#### [What to work on]
Print word for word the part of the Python question below, starting with "However, this is" and going on through "to iterate through.".

#### [Excerpt]
== == ==

0

Firstly, I am very very new to Python. I understand the basics of for loops used to iterate through a list, however, I am trying to replace an element that passes a basic equality check, which is this case== " ". When the iteration reaches a " ", it should replace the blank spot with a letter "A" and return a True.

However, this is not the case, it always returns a False :( If someone could find the time to point a very basic way to do this, it would be much appreciated. I have searched, but most of the answers include such things as enumerate and len functions etc, which is above my understanding thus far. Thank you for any assistance offered.

# my list to iterate through.
myList = ["A", "A", " ", "B", "B", "C", " ", "A", "B"]

# my function to check for conditionals
def checkBook(spots,grade):
    if spots[0] == grade and spots[1] == grade and spots[2] == grade:
        return True
    else:
        return False 

# my function to iterate through myList, then calls up the checkBook 
# function to get a return
def compareElements():
    for elements in myList:
        if elements == " ":
            elements = "A"
            print (checkBook(myList, "A"))

compareElements()

== == ==

#### [Provided material]
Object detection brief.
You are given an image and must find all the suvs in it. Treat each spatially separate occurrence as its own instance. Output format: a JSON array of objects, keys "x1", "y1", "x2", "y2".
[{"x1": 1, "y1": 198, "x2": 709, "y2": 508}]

== == ==

#### [Written solution]
However, this is not the case, it always returns a False :( If someone could find the time to point a very basic way to do this, it would be much appreciated. I have searched, but most of the answers include such things as enumerate and len functions etc, which is above my understanding thus far. Thank you for any assistance offered.

# my list to iterate through.